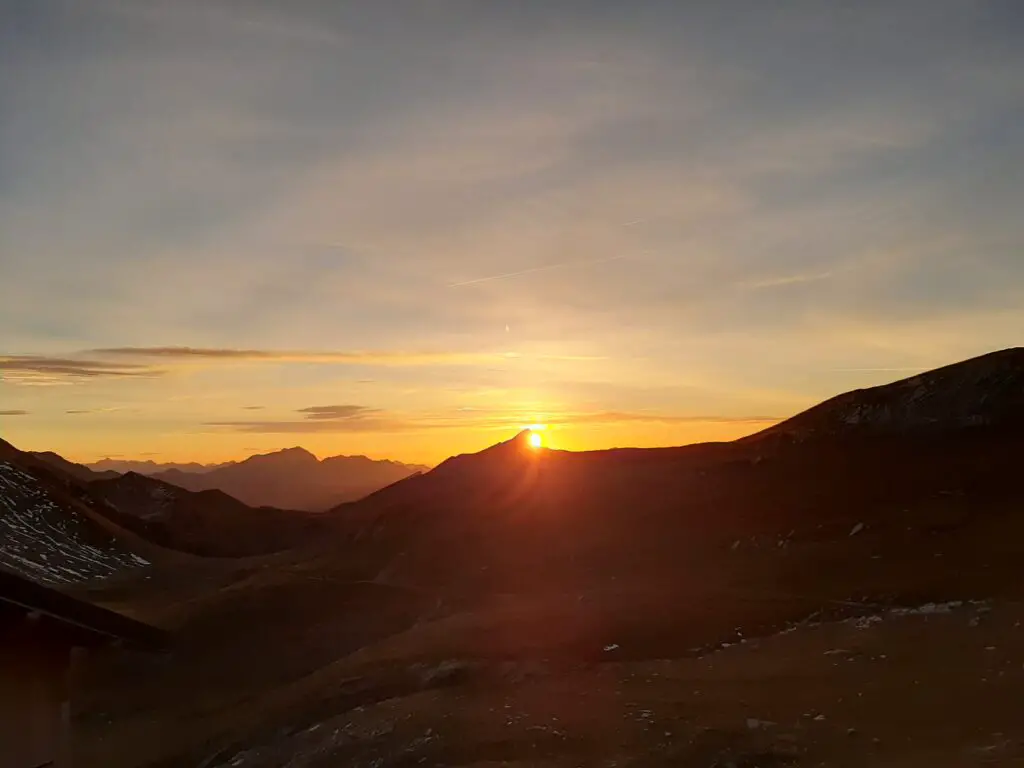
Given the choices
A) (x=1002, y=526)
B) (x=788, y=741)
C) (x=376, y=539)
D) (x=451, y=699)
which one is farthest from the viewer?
(x=376, y=539)

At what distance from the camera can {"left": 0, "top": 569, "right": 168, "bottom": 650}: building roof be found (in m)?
6.84

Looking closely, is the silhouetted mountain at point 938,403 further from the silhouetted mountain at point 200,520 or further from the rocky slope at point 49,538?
the silhouetted mountain at point 200,520

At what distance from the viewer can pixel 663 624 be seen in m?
25.3

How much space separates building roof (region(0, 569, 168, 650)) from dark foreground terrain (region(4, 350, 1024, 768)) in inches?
378

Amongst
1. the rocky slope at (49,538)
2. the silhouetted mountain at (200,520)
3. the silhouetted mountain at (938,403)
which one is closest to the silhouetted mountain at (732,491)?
the silhouetted mountain at (938,403)

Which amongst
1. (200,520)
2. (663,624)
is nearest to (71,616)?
(663,624)

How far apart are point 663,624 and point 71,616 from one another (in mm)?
20459

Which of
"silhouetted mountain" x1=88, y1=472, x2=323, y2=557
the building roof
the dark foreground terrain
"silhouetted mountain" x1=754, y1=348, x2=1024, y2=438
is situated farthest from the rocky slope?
the building roof

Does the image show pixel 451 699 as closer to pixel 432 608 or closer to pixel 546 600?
pixel 546 600

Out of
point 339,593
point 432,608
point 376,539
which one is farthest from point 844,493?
point 376,539

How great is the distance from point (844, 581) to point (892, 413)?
22.5 meters

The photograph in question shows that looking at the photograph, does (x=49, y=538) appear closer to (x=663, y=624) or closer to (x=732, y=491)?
(x=732, y=491)

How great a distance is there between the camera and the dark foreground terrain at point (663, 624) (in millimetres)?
16531

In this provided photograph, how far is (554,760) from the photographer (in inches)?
614
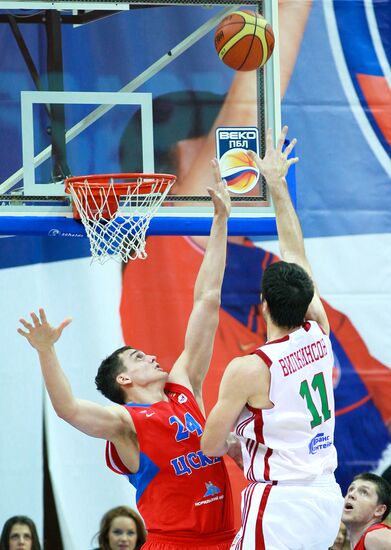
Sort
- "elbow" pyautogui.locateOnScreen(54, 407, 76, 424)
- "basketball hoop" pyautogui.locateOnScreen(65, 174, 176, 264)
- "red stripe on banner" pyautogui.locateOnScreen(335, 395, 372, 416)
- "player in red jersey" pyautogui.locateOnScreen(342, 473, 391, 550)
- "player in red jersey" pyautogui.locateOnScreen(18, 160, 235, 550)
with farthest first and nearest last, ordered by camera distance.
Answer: "red stripe on banner" pyautogui.locateOnScreen(335, 395, 372, 416) → "player in red jersey" pyautogui.locateOnScreen(342, 473, 391, 550) → "basketball hoop" pyautogui.locateOnScreen(65, 174, 176, 264) → "player in red jersey" pyautogui.locateOnScreen(18, 160, 235, 550) → "elbow" pyautogui.locateOnScreen(54, 407, 76, 424)

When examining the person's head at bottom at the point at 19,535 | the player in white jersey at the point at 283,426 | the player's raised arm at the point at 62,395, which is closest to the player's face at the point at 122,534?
the person's head at bottom at the point at 19,535

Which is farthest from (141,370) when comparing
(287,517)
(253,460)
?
(287,517)

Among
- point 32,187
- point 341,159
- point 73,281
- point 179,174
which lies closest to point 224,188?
point 179,174

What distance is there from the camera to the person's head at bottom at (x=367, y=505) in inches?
247

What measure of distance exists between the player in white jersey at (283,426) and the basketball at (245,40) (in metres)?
1.86

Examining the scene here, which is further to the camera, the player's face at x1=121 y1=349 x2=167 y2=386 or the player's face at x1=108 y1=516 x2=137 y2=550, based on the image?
the player's face at x1=108 y1=516 x2=137 y2=550

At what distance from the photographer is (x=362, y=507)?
6.32 meters

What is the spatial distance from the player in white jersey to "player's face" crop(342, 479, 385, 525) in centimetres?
188

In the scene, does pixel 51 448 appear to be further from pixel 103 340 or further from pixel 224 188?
pixel 224 188

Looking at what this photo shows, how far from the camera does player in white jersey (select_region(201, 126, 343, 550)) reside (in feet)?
14.1

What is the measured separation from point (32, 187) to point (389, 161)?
13.0 feet

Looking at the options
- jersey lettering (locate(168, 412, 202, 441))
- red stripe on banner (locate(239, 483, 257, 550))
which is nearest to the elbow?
jersey lettering (locate(168, 412, 202, 441))

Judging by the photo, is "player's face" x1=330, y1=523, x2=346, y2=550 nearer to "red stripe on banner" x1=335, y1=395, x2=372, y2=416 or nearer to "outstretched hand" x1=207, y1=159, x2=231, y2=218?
"red stripe on banner" x1=335, y1=395, x2=372, y2=416

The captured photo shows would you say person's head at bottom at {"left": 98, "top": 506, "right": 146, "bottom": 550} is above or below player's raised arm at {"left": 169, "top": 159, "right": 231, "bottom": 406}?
below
_ _ _ _ _
WRITTEN TASK: Reproduce the entire listing above word for word, leaving out the pictures.

RIGHT ANSWER:
Given the choices
A) (x=1002, y=526)
B) (x=788, y=741)
C) (x=376, y=539)
D) (x=451, y=699)
which one is farthest from the viewer?
(x=376, y=539)

At what distance from the camera can {"left": 0, "top": 569, "right": 168, "bottom": 650}: building roof be found (in m)?
6.84

Looking closely, is the silhouetted mountain at point 938,403 further from the silhouetted mountain at point 200,520 or further from the rocky slope at point 49,538?
the silhouetted mountain at point 200,520

At what distance from the viewer can pixel 663 624 be seen in m?
25.3

How much space separates building roof (region(0, 569, 168, 650)) from dark foreground terrain (region(4, 350, 1024, 768)) in inches?
378

Amongst
1. the rocky slope at (49,538)
2. the silhouetted mountain at (200,520)
3. the silhouetted mountain at (938,403)
which one is closest to the silhouetted mountain at (732,491)?
the silhouetted mountain at (938,403)

Which amongst
1. (200,520)
2. (663,624)
is nearest to (71,616)?
(663,624)

How far apart are point 663,624 and point 71,616 from one another (in mm)?
20459

Which of
"silhouetted mountain" x1=88, y1=472, x2=323, y2=557
the building roof
the dark foreground terrain
"silhouetted mountain" x1=754, y1=348, x2=1024, y2=438
is situated farthest from the rocky slope?
the building roof

Does the image show pixel 451 699 as closer to pixel 432 608 or closer to pixel 546 600?
pixel 546 600

Out of
point 339,593
point 432,608
point 376,539
which one is farthest from point 844,493?
point 376,539

How great is the distance from point (844, 581) to point (892, 413)?
22.5 meters

The photograph in question shows that looking at the photograph, does (x=49, y=538) appear closer to (x=663, y=624) or closer to (x=732, y=491)?
(x=732, y=491)

How great a distance is there between the camera and the dark foreground terrain at point (663, 624) (in millimetres)?
16531

In this provided photograph, how far is (554,760) from the photographer (in inches)?
614
Sort
- "elbow" pyautogui.locateOnScreen(54, 407, 76, 424)
- "basketball hoop" pyautogui.locateOnScreen(65, 174, 176, 264)
- "red stripe on banner" pyautogui.locateOnScreen(335, 395, 372, 416)
- "player in red jersey" pyautogui.locateOnScreen(342, 473, 391, 550)
- "player in red jersey" pyautogui.locateOnScreen(18, 160, 235, 550)
with farthest first and nearest last, ordered by camera distance.
Answer: "red stripe on banner" pyautogui.locateOnScreen(335, 395, 372, 416) → "player in red jersey" pyautogui.locateOnScreen(342, 473, 391, 550) → "basketball hoop" pyautogui.locateOnScreen(65, 174, 176, 264) → "player in red jersey" pyautogui.locateOnScreen(18, 160, 235, 550) → "elbow" pyautogui.locateOnScreen(54, 407, 76, 424)

When examining the person's head at bottom at the point at 19,535 | the player in white jersey at the point at 283,426 | the player's raised arm at the point at 62,395, which is closest to the player's face at the point at 122,534?
the person's head at bottom at the point at 19,535

Which is farthest from (141,370) when comparing
(287,517)
(253,460)
?
(287,517)

Among
- point 32,187
- point 341,159
- point 73,281
- point 179,174
which lies closest to point 224,188?
point 179,174

What distance is there from the camera to the person's head at bottom at (x=367, y=505) in inches?
247

What measure of distance exists between the player in white jersey at (283,426) and the basketball at (245,40) (in metres)?
1.86

Examining the scene here, which is further to the camera, the player's face at x1=121 y1=349 x2=167 y2=386 or the player's face at x1=108 y1=516 x2=137 y2=550, based on the image?
the player's face at x1=108 y1=516 x2=137 y2=550

At what distance from the photographer is (x=362, y=507)?
6.32 meters

What is the spatial distance from the player in white jersey to "player's face" crop(342, 479, 385, 525) in centimetres?
188

In the scene, does pixel 51 448 appear to be further from pixel 103 340 or further from pixel 224 188?
pixel 224 188

Looking at what this photo shows, how far from the camera does player in white jersey (select_region(201, 126, 343, 550)) reside (in feet)?
14.1

What is the measured separation from point (32, 187) to point (389, 161)?
13.0 feet

Looking at the options
- jersey lettering (locate(168, 412, 202, 441))
- red stripe on banner (locate(239, 483, 257, 550))
which is nearest to the elbow?
jersey lettering (locate(168, 412, 202, 441))

Judging by the photo, is "player's face" x1=330, y1=523, x2=346, y2=550 nearer to "red stripe on banner" x1=335, y1=395, x2=372, y2=416 or nearer to "outstretched hand" x1=207, y1=159, x2=231, y2=218?
"red stripe on banner" x1=335, y1=395, x2=372, y2=416

The captured photo shows would you say person's head at bottom at {"left": 98, "top": 506, "right": 146, "bottom": 550} is above or below player's raised arm at {"left": 169, "top": 159, "right": 231, "bottom": 406}?
below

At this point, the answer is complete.